─── GIVEN TEXT
Core procedure: (vector-set! vector index value)
Set the indexth value of vector to value.

Core procedure: (vector-get vector index)
Return the indexth value of the given vector.

Core procedure: (vector-ref vector index)
A synonym to vector-get.

3.3.3 Bit strings

Core procedure: (make-shared-bit-string length)
Core procedure: (make-private-bit-string length)
Core procedure: (make-shared-bit-string length tag)
Core procedure: (make-private-bit-string length tag)
Create a new bit string whose length is LENGTH bits (not bytes).

Core procedure: (bit-string-length string)
Return the length of string in bits (not bytes).

Core procedure: (bit-string-shr string amount)
Core procedure: (bit-string-shl string amount)
Core procedure: (bit-string-rol string amount)
Core procedure: (bit-string-ror string amount)
──────
─── LISTED ENTRIES
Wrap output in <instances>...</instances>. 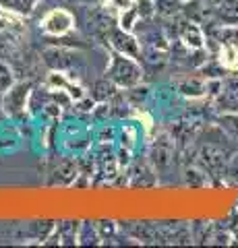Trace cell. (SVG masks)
<instances>
[{"instance_id":"1","label":"cell","mask_w":238,"mask_h":248,"mask_svg":"<svg viewBox=\"0 0 238 248\" xmlns=\"http://www.w3.org/2000/svg\"><path fill=\"white\" fill-rule=\"evenodd\" d=\"M110 75L118 85H135L141 79L139 68H137L130 60H125V58H118L114 62V68H112Z\"/></svg>"},{"instance_id":"2","label":"cell","mask_w":238,"mask_h":248,"mask_svg":"<svg viewBox=\"0 0 238 248\" xmlns=\"http://www.w3.org/2000/svg\"><path fill=\"white\" fill-rule=\"evenodd\" d=\"M112 44H114V48H116L118 52L122 54H128V56H137V42L133 40L130 35H127L125 31H114L112 33Z\"/></svg>"},{"instance_id":"3","label":"cell","mask_w":238,"mask_h":248,"mask_svg":"<svg viewBox=\"0 0 238 248\" xmlns=\"http://www.w3.org/2000/svg\"><path fill=\"white\" fill-rule=\"evenodd\" d=\"M201 157L205 161V166L209 168V170H220V168H224V153H222L218 147H213V145H207L201 149Z\"/></svg>"},{"instance_id":"4","label":"cell","mask_w":238,"mask_h":248,"mask_svg":"<svg viewBox=\"0 0 238 248\" xmlns=\"http://www.w3.org/2000/svg\"><path fill=\"white\" fill-rule=\"evenodd\" d=\"M180 35H182V40L187 42L189 46H193V48H201V42H203L201 29H199L197 25H193V23H182Z\"/></svg>"},{"instance_id":"5","label":"cell","mask_w":238,"mask_h":248,"mask_svg":"<svg viewBox=\"0 0 238 248\" xmlns=\"http://www.w3.org/2000/svg\"><path fill=\"white\" fill-rule=\"evenodd\" d=\"M213 37L222 44H232L238 46V27H220L216 31H211Z\"/></svg>"},{"instance_id":"6","label":"cell","mask_w":238,"mask_h":248,"mask_svg":"<svg viewBox=\"0 0 238 248\" xmlns=\"http://www.w3.org/2000/svg\"><path fill=\"white\" fill-rule=\"evenodd\" d=\"M180 9V2L178 0H156V11L164 17H172Z\"/></svg>"},{"instance_id":"7","label":"cell","mask_w":238,"mask_h":248,"mask_svg":"<svg viewBox=\"0 0 238 248\" xmlns=\"http://www.w3.org/2000/svg\"><path fill=\"white\" fill-rule=\"evenodd\" d=\"M68 25H71V19H68L64 13H60V15H54V17L48 21V31H58V33H63V31L68 29Z\"/></svg>"},{"instance_id":"8","label":"cell","mask_w":238,"mask_h":248,"mask_svg":"<svg viewBox=\"0 0 238 248\" xmlns=\"http://www.w3.org/2000/svg\"><path fill=\"white\" fill-rule=\"evenodd\" d=\"M4 4H9L11 9H17V11H32L33 6V0H4Z\"/></svg>"},{"instance_id":"9","label":"cell","mask_w":238,"mask_h":248,"mask_svg":"<svg viewBox=\"0 0 238 248\" xmlns=\"http://www.w3.org/2000/svg\"><path fill=\"white\" fill-rule=\"evenodd\" d=\"M199 4H203V6H207V9H211V11H216L218 6L224 2V0H197Z\"/></svg>"},{"instance_id":"10","label":"cell","mask_w":238,"mask_h":248,"mask_svg":"<svg viewBox=\"0 0 238 248\" xmlns=\"http://www.w3.org/2000/svg\"><path fill=\"white\" fill-rule=\"evenodd\" d=\"M139 13L143 15V17H149V15H151V2H149V0H141Z\"/></svg>"},{"instance_id":"11","label":"cell","mask_w":238,"mask_h":248,"mask_svg":"<svg viewBox=\"0 0 238 248\" xmlns=\"http://www.w3.org/2000/svg\"><path fill=\"white\" fill-rule=\"evenodd\" d=\"M228 174L232 176V178H236L238 180V155H236V159L232 161V166H230V170H228Z\"/></svg>"},{"instance_id":"12","label":"cell","mask_w":238,"mask_h":248,"mask_svg":"<svg viewBox=\"0 0 238 248\" xmlns=\"http://www.w3.org/2000/svg\"><path fill=\"white\" fill-rule=\"evenodd\" d=\"M133 17H135V11H130L128 15H127V17H122V27H133V25H130V21H133Z\"/></svg>"},{"instance_id":"13","label":"cell","mask_w":238,"mask_h":248,"mask_svg":"<svg viewBox=\"0 0 238 248\" xmlns=\"http://www.w3.org/2000/svg\"><path fill=\"white\" fill-rule=\"evenodd\" d=\"M89 2H95V0H89Z\"/></svg>"}]
</instances>
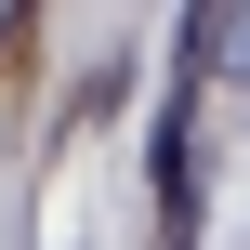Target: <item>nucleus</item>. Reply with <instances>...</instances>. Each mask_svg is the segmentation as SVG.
<instances>
[]
</instances>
──────
__PROBLEM TO SOLVE__: Copy the procedure reference text from "Set the indexth" to "procedure: (make-private-bit-string length)" word for word.

__EXERCISE RESPONSE__:
Set the indexth value of vector to value.

Core procedure: (vector-get vector index)
Return the indexth value of the given vector.

Core procedure: (vector-ref vector index)
A synonym to vector-get.

3.3.3 Bit strings

Core procedure: (make-shared-bit-string length)
Core procedure: (make-private-bit-string length)